**Selected extract**
Let me say parenthetically that I tried my best, long after the day had ended, to research the origin of the word 'saunter,' but from the best of my online efforts, I can find no dictionary reference to Muir's source for the word. No one but Muir seems to know of this source for the early root of 'saunter.' For that matter, I can find no source other than Palmer's for Muir's having ever said any such thing. Whether or not the great champion of the forest and natural wonders ever recommended sauntering to hiking, he certainly should have done so. Besides, the word 'saunter' is so much more interesting with 'Muir's' suggestion for its source than the indeterminate references of the dictionary editors.

Along the trail, we stopped as though in a cathedral, in silence, amidst the majestic columns of a cypress slough where the unmolested cypress trees had sprouted knees that resembled a congregation of hobbits who had come outside just before a convivial gathering for 'elevensies,' the meal all hobbits enjoy between breakfast and a late lunch. I mention a bit before lunch because I was getting hungry, but we were not to pause for a bite of anything until we finished and continued our time together with a late lunch at 'Elijah's Cafe' in Woodville, TX. I'll have to admit, that with my arthritic left hip reminding me of my relationship with my grandfather Hervey every step of the way, and with Mary Kay's lithe athletic conditioning, I experienced our three miles as something of a sweat-absorbed accomplishment rather than a modest saunter. We did stop often enough that the pauses allowed our jaunt to be experienced as saunter and not just a hike.

**Required task A**
Answer these questions about the hiking passage:
(i) Whose account is the only source the writer could find for Muir ever having said anything about "saunter"?
(ii) Where did the writer and Mary Kay have their late lunch?
(iii) How many miles did the walk cover?
The text and the entries below it have nothing to do with each other.

**Records provided**
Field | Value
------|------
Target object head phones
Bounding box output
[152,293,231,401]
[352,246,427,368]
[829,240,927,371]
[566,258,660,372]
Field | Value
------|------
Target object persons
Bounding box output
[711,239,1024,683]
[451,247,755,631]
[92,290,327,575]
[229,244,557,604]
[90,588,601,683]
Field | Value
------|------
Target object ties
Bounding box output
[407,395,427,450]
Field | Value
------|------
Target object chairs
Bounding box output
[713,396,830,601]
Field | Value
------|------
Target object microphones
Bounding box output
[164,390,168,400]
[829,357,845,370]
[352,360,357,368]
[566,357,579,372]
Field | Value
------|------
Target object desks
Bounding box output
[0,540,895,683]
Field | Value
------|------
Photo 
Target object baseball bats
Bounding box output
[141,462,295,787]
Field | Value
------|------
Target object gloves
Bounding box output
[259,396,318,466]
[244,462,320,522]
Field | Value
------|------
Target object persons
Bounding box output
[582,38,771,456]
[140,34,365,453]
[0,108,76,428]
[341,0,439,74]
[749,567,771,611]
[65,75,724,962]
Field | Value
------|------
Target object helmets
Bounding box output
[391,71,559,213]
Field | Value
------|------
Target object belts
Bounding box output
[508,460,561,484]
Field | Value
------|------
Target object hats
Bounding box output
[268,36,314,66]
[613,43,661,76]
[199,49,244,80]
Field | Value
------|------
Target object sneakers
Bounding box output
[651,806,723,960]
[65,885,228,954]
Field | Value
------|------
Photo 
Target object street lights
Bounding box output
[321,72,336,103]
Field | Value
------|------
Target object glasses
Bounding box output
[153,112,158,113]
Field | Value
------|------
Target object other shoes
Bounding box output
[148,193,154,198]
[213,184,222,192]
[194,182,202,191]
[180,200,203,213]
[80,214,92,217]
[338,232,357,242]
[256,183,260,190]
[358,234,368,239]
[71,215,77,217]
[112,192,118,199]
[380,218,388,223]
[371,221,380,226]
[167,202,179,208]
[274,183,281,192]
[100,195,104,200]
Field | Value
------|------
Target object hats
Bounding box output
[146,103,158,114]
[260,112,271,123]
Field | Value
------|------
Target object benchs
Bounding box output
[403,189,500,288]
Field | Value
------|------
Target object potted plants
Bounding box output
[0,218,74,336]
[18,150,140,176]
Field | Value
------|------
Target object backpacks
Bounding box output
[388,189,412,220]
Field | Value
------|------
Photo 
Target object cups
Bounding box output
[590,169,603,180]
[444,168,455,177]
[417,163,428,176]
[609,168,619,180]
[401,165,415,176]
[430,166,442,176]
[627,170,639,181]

**Required task B**
Rewrite the entries from the start through the line with "[153,112,158,113]", replacing "Bounding box output" with "Box coordinates" and leaving everything else unchanged.

**Complete answer A**
(i) Palmer's.
(ii) At Elijah's Cafe in Woodville, TX.
(iii) Three miles.

**Complete answer B**
Field | Value
------|------
Target object head phones
Box coordinates
[152,293,231,401]
[352,246,427,368]
[829,240,927,371]
[566,258,660,372]
Field | Value
------|------
Target object persons
Box coordinates
[711,239,1024,683]
[451,247,755,631]
[92,290,327,575]
[229,244,557,604]
[90,588,601,683]
Field | Value
------|------
Target object ties
Box coordinates
[407,395,427,450]
Field | Value
------|------
Target object chairs
Box coordinates
[713,396,830,601]
Field | Value
------|------
Target object microphones
Box coordinates
[164,390,168,400]
[829,357,845,370]
[352,360,357,368]
[566,357,579,372]
Field | Value
------|------
Target object desks
Box coordinates
[0,540,895,683]
Field | Value
------|------
Photo 
Target object baseball bats
Box coordinates
[141,462,295,787]
Field | Value
------|------
Target object gloves
Box coordinates
[259,396,318,466]
[244,462,320,522]
Field | Value
------|------
Target object persons
Box coordinates
[582,38,771,456]
[140,34,365,453]
[0,108,76,428]
[341,0,439,74]
[749,567,771,611]
[65,75,724,962]
Field | Value
------|------
Target object helmets
Box coordinates
[391,71,559,213]
Field | Value
------|------
Target object belts
Box coordinates
[508,460,561,484]
Field | Value
------|------
Target object hats
Box coordinates
[268,36,314,66]
[613,43,661,76]
[199,49,244,80]
Field | Value
------|------
Target object sneakers
Box coordinates
[651,806,723,960]
[65,885,228,954]
Field | Value
------|------
Photo 
Target object street lights
Box coordinates
[321,72,336,103]
Field | Value
------|------
Target object glasses
Box coordinates
[153,112,158,113]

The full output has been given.